Practice Relating to Rule 89. Violence to Life
Israel’s Manual on the Laws of War (1998) states: “It is strictly forbidden to cause (by act or omission) the death of a prisoner of war after he has surrendered or to put him in a situation that endangers his health and physical integrity.”
Israel’s Manual on the Rules of Warfare (2006) states:
[K]illing prisoners-of-war after they have surrendered will not necessarily weaken the enemy’s army, it will merely cause unnecessary suffering, and such actions are morally tainted on humanitarian grounds.
Many of the customs that are accepted today, such as raising the hands to indicate surrender, allowing prisoners-of-war to remain alive … and so on, originate in the Middle Ages.
Attacking a combatant who has surrendered is murder and the same also applies to attacking a combatant who has been wounded and has ceased to pose a threat to our forces.
It is strictly forbidden to cause the death (deliberately or by neglect) of a prisoner-of-war after he has surrendered and to put him in a situation in which his health or physical being are threatened.
The Manual on the Rules of Warfare (2006) is a second edition of the Manual on the Laws of War (1998).
Israel’s Nazis and Nazi Collaborators (Punishment) Law (1950) includes in its definition of war crimes the following acts: “murder of [the] civilian population of or in occupied territories; murder of … prisoners of war and persons on the seas”.

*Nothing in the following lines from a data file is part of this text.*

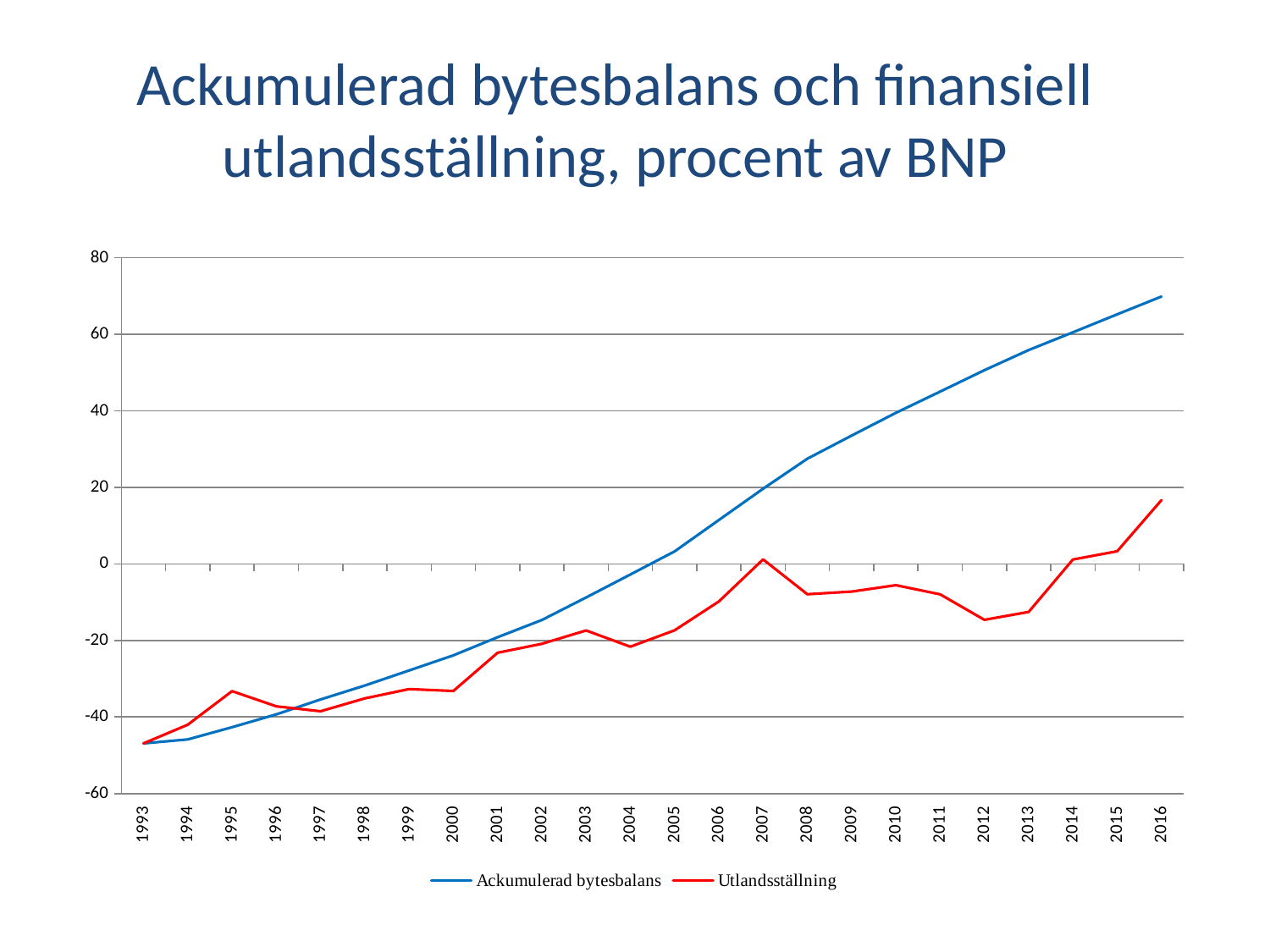
In which year is Ackumulerad bytesbalans at its highest? 2016 How many series does the legend list? 2 Is the value for Ackumulerad bytesbalans in 1993 greater or less than -40? less How many years are plotted along the x axis? 24 Is the value for Ackumulerad bytesbalans in 2016 greater or less than 60? greater Does the Ackumulerad bytesbalans line rise or fall from 1993 to 2016? rise In 1995, which series has the higher value, Ackumulerad bytesbalans or Utlandsställning? Utlandsställning Is the value for Utlandsställning in 2016 greater or less than 0? greater What kind of chart is shown on the slide? line chart In 2010, which series has the higher value, Ackumulerad bytesbalans or Utlandsställning? Ackumulerad bytesbalans In which year is Utlandsställning at its lowest? 1993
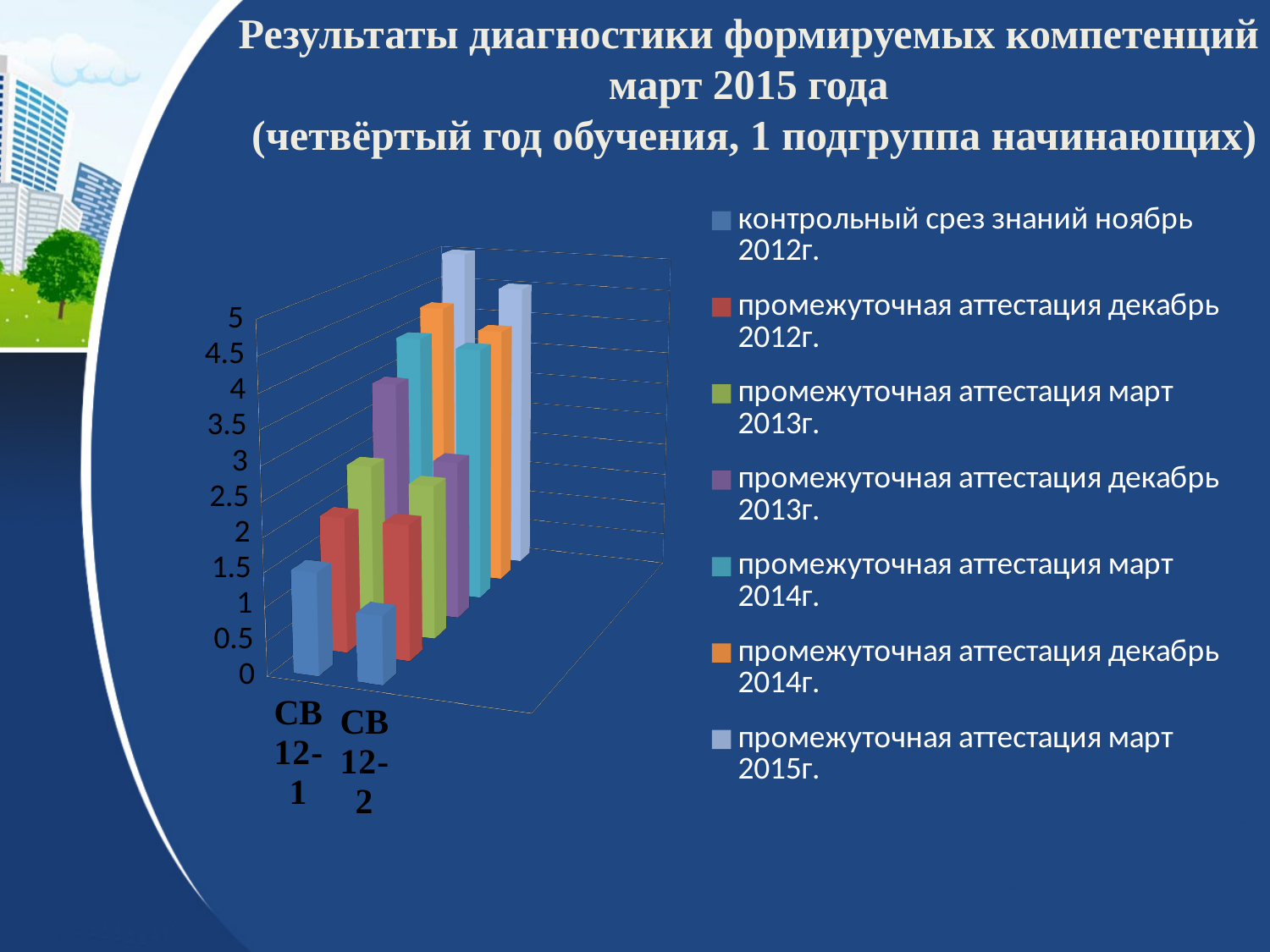
What kind of chart is shown on the slide? bar chart Which series has the lowest value for СВ 12-2? контрольный срез знаний ноябрь 2012г. Is the value for контрольный срез знаний ноябрь 2012г. for СВ 12-1 greater or less than 3? less How many categories are shown on the x axis of the chart? 2 What is the last series listed in the chart legend? промежуточная аттестация март 2015г. How many series does the chart legend list? 7 Which series has the highest value for СВ 12-1? промежуточная аттестация март 2015г. For СВ 12-1, do the values rise or fall from контрольный срез знаний ноябрь 2012г. to промежуточная аттестация март 2015г.? rise For СВ 12-1, which is larger: промежуточная аттестация март 2015г. or контрольный срез знаний ноябрь 2012г.? промежуточная аттестация март 2015г. What is the first series listed in the chart legend? контрольный срез знаний ноябрь 2012г. Which series has the lowest value for СВ 12-1? контрольный срез знаний ноябрь 2012г. Is the value for промежуточная аттестация март 2015г. for СВ 12-1 greater or less than 3? greater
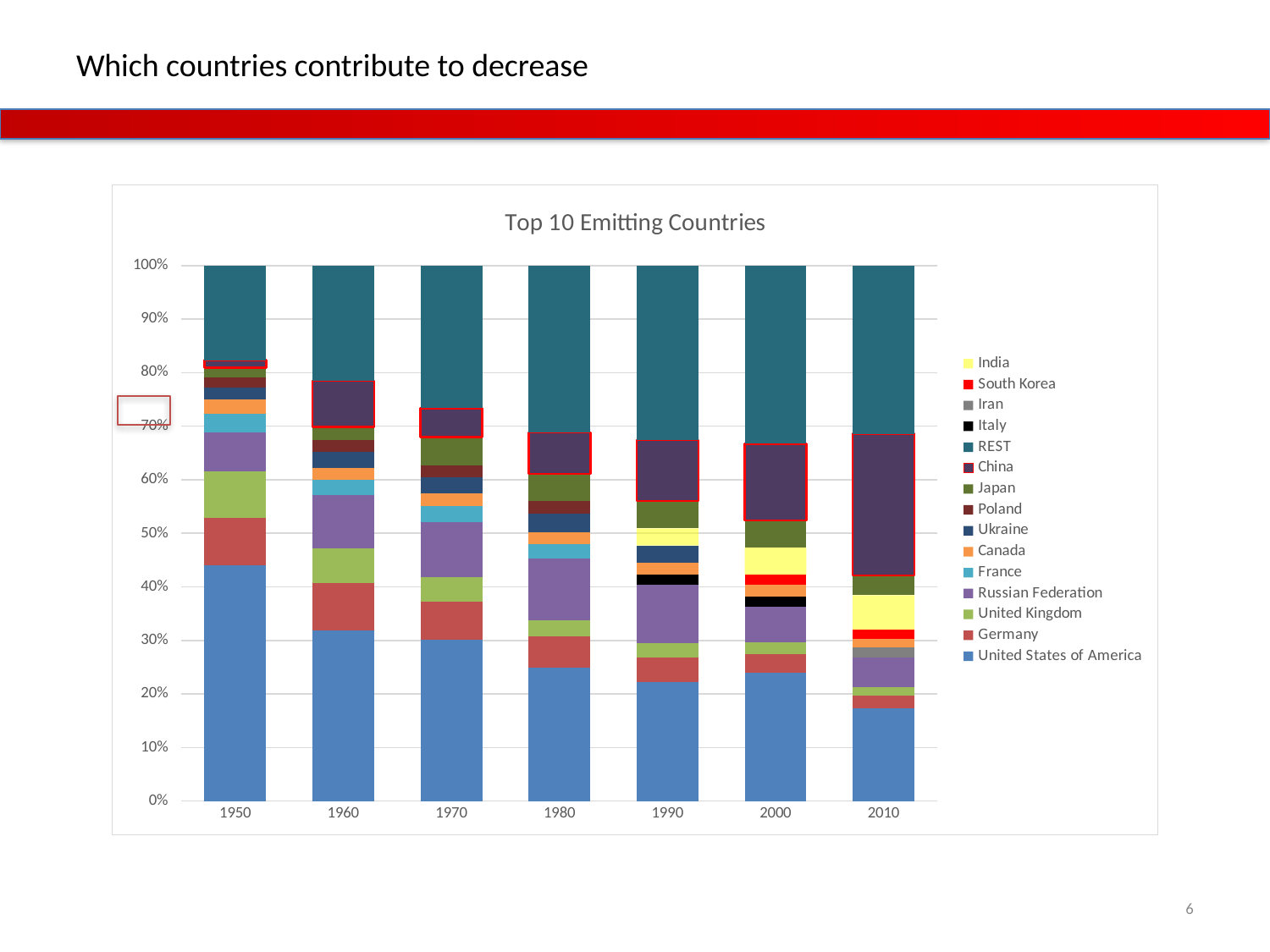
Which series is plotted at the top of each stacked bar? REST What is the title of the chart? Top 10 Emitting Countries Is the share for United States of America in 1990 greater or less than 30%? less Is the share for United States of America in 2010 greater or less than 20%? less How many years (bars) are shown on the x axis of the chart? 7 In which year is the share for United States of America the lowest? 2010 In which year is the share for United States of America the highest? 1950 How many series does the chart legend list? 15 What kind of chart is shown on the slide? Stacked bar chart Is the share for United States of America in 1950 greater or less than 40%? greater Which is larger, the share for United States of America in 1950 or in 2010? 1950 Does the share for United States of America rise or fall from 1950 to 2010? fall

The law also punishes persons who have committed a crime against humanity, including “extermination [of] … any civilian population”.
In its judgment in the Eichmann case
in 1962, Israel’s District Court of Jerusalem found the accused guilty of “crimes against the Jewish people … in the territories of the Axis States, in the area occupied by Germany and by the Axis States”. The Court found the accused “caused the killings of millions of Jews for the purpose of executing the plan known as the ‘Final Solution’ with the intent to exterminate the Jewish people”. The Court also found the accused responsible for crimes against humanity and war crimes for murder and extermination of the civilian population carried out to persecute Jews.
In its judgment in the Eichmann case
in 1962, Israel’s Supreme Court confirmed the sentence of the District Court of Jerusalem, which found the appellant, Adolf Eichmann, guilty of “offences of the most gravity against the Nazi and Nazi Collaborators Law”, in particular the killing of millions of Jews for the purpose of carrying out the “Final Solution” with the intent to exterminate the Jewish people through murder and extermination of the civilian Jewish population.
In its judgment in the Murar case in 2006, Israel’s High Court of Justice stated:
It is well-known that the right to life and physical integrity is the most basic right that lies at the heart of the humanitarian laws that are intended to protect the local population in the territories held under the laws of belligerent occupation (see HCJ 3799/02 Adalah Legal Centre for Arab Minority Rights in Israel v. IDF Central Commander
, at para. 23 of the opinion of President Barak). This right is also enshrined in Israeli constitutional law in ss. 2 and 4 of the Basic Law: Human Dignity and Liberty, and there is no doubt at all that this is a right that is on the highest normative echelon (see HCJ 1730/96 Sabiah v. IDF Commander in Judaea and Samaria
, at p. 368; HCJ 2753/03 Kirsch v. IDF Chief of Staff
, at pp. 377–378). All the residents of the territories – both Palestinians and Israelis – are therefore entitled to enjoy the right to life and physical integrity, and a fundamental and primary criterion that the military commander should consider when deciding to close areas is the criterion of the protection of the life and physical integrity of all the residents in the territories.
In 1973, during a debate in the Sixth Committee of the UN General Assembly on the protection of human rights in times of armed conflict, Israel accused the Syrian Arab Republic of killing and maltreating Israeli prisoners of war.